Image and question entries:
--- Start ---

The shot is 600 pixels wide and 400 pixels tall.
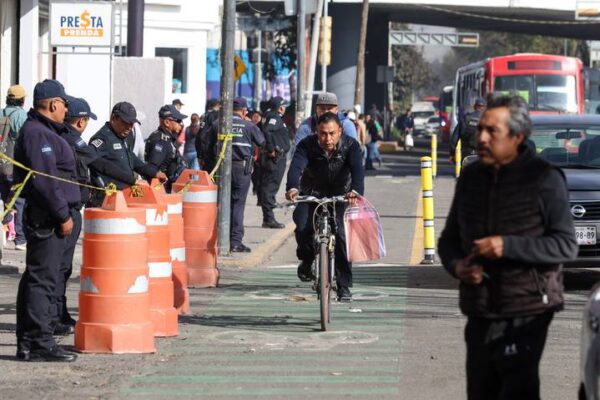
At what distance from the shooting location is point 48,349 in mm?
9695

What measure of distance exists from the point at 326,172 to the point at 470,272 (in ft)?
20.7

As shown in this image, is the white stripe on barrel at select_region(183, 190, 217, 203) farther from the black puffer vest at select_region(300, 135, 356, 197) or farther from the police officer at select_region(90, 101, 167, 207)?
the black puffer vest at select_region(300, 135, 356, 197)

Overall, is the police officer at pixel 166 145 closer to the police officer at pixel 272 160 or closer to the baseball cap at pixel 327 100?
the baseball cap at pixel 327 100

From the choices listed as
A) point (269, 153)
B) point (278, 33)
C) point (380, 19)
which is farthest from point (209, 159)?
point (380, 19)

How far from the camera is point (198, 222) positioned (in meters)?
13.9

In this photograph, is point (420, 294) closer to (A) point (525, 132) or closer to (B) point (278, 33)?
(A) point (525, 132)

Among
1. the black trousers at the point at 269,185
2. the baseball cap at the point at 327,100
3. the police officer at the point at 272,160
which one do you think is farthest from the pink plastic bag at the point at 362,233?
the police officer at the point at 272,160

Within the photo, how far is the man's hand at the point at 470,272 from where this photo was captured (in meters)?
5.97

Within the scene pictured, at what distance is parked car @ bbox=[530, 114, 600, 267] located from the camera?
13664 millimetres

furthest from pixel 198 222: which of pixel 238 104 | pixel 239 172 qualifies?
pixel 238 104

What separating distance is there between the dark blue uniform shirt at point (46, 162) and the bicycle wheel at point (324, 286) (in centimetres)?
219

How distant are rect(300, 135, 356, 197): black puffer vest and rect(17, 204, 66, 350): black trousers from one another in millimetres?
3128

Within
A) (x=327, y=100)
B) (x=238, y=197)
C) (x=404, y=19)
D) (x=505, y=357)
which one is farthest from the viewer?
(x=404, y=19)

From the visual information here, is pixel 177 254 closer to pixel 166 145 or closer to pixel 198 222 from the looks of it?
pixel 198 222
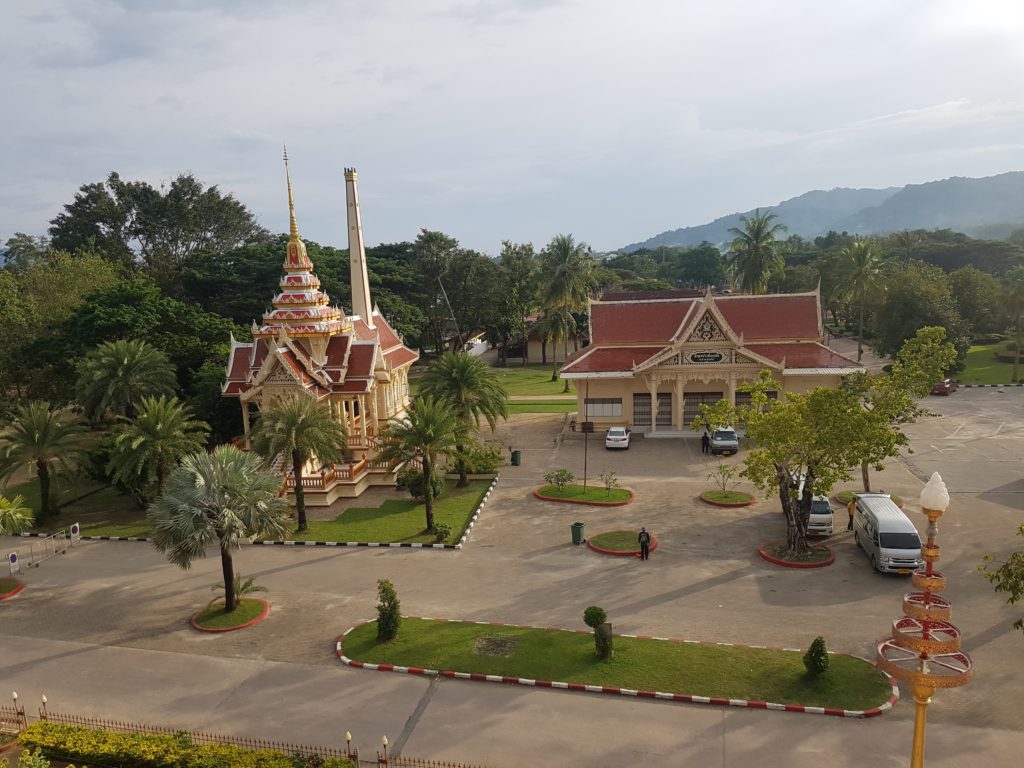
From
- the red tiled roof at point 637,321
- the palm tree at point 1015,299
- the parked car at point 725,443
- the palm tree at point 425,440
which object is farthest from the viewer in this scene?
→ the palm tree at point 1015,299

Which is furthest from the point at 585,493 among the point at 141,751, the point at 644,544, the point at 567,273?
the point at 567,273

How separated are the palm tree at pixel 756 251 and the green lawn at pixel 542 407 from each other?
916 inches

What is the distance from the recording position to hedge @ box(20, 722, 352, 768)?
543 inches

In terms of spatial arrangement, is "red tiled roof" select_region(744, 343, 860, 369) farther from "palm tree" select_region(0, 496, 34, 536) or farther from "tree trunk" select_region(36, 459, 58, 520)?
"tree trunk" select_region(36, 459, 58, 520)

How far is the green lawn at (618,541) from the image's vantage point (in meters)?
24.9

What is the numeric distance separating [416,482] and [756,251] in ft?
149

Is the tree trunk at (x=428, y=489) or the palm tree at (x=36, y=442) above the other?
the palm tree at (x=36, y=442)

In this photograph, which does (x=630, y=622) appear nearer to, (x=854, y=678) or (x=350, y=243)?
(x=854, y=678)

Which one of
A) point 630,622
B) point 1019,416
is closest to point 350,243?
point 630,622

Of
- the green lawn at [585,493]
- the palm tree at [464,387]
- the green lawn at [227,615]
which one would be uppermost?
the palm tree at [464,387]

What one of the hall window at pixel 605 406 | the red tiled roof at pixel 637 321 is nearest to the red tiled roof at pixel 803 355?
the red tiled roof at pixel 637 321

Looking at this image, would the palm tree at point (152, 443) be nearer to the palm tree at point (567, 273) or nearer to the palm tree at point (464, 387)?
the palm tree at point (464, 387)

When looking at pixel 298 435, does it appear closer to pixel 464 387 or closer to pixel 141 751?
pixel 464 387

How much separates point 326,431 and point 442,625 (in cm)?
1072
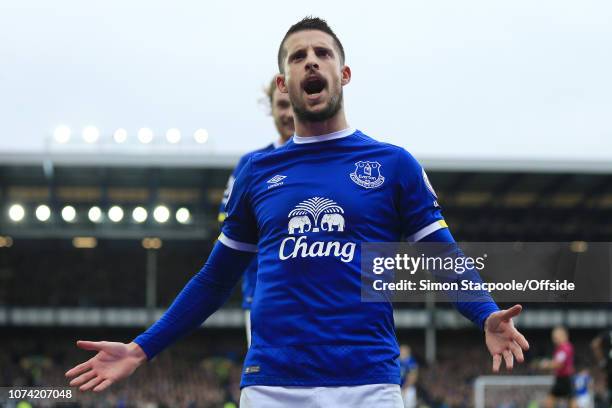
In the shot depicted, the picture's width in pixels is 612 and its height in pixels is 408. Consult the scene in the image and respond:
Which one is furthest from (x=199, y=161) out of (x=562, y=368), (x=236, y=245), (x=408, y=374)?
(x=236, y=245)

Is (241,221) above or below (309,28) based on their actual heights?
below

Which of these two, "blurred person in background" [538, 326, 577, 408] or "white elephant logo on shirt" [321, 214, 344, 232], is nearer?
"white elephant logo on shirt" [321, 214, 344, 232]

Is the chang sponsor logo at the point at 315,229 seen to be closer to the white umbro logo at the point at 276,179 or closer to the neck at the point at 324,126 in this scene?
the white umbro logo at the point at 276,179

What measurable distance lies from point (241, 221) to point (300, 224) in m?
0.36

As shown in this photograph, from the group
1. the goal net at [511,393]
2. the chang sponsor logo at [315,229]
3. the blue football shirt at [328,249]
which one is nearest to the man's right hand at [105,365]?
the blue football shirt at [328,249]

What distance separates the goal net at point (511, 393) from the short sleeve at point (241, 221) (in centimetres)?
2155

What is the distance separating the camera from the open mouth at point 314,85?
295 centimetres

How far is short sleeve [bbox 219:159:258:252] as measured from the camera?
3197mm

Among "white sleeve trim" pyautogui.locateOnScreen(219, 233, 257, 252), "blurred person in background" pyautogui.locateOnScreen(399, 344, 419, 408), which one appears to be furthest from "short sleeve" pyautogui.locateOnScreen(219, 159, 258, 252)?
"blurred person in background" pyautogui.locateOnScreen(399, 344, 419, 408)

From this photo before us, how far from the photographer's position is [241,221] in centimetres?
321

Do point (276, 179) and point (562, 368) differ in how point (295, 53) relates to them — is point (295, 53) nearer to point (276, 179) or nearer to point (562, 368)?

--- End ---
--- Start ---

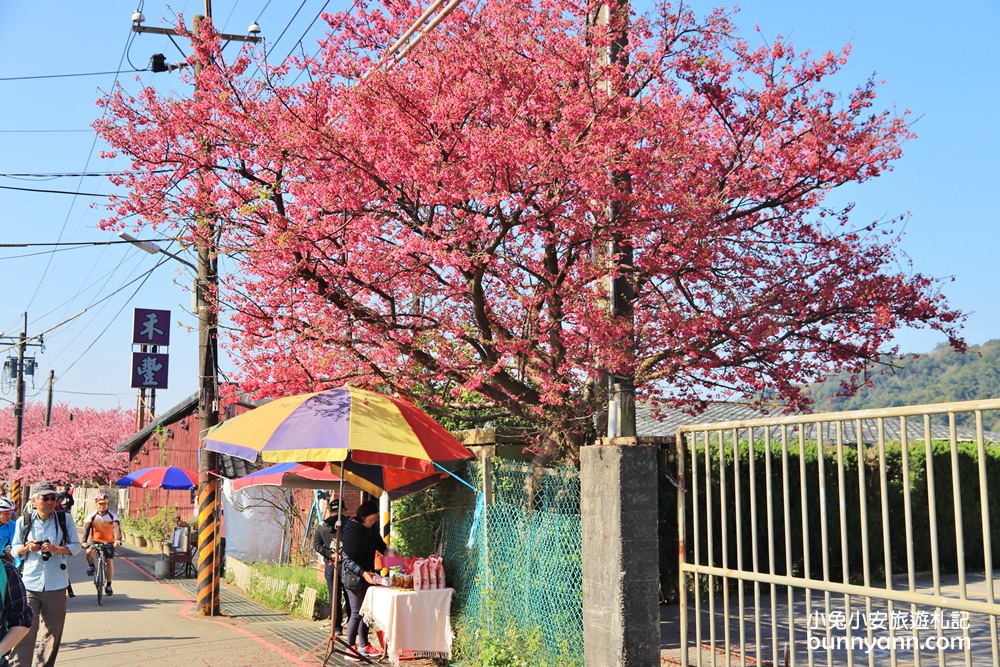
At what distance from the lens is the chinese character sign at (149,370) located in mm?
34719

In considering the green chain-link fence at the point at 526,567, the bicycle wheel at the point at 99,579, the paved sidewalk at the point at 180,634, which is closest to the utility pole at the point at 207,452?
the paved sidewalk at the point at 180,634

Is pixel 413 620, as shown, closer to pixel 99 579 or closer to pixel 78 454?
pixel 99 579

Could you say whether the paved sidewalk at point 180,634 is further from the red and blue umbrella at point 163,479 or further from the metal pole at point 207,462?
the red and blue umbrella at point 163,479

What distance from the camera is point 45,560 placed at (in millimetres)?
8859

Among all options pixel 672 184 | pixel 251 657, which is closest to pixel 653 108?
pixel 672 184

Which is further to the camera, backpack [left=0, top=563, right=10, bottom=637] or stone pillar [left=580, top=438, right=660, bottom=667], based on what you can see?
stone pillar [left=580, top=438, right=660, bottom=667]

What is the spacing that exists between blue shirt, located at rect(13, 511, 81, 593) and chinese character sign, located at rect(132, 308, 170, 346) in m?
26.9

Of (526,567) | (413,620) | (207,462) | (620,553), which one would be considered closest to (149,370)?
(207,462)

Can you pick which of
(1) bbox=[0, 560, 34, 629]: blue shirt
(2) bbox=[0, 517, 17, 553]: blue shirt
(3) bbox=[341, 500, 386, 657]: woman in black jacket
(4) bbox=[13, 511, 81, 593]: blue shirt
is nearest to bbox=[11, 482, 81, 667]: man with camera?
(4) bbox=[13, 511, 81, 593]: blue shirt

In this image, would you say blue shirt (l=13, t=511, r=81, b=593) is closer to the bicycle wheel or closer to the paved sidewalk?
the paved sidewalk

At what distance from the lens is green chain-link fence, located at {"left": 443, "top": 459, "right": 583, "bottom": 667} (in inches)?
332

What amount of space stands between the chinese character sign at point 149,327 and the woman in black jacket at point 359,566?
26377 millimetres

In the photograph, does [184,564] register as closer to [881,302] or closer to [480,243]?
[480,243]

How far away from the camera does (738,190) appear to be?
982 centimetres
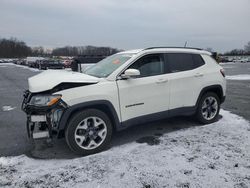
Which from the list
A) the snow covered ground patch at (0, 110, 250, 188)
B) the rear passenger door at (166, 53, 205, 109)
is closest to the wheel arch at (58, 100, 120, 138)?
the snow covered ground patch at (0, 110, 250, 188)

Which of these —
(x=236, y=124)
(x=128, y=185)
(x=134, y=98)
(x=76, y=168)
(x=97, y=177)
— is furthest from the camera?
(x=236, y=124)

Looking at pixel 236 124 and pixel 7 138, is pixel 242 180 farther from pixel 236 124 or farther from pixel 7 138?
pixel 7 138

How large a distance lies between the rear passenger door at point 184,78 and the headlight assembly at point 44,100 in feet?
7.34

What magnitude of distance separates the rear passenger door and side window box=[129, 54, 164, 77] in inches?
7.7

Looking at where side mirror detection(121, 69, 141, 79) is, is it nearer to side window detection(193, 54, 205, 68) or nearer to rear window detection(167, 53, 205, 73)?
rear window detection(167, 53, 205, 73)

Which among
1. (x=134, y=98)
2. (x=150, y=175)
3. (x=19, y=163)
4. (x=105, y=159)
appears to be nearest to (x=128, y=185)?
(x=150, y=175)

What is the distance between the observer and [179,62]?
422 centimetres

--- End ---

EXERCISE DESCRIPTION >> Please extract the lines between the one containing "Which among" and the one containing "422 centimetres", inclusive, and repeat them verbatim.

FULL RESPONSE >>
Which among
1. (x=134, y=98)
2. (x=150, y=175)
3. (x=19, y=163)
4. (x=105, y=159)
appears to be nearest to (x=128, y=185)?
(x=150, y=175)

What is the distance between the observer and [179,62]?
422 centimetres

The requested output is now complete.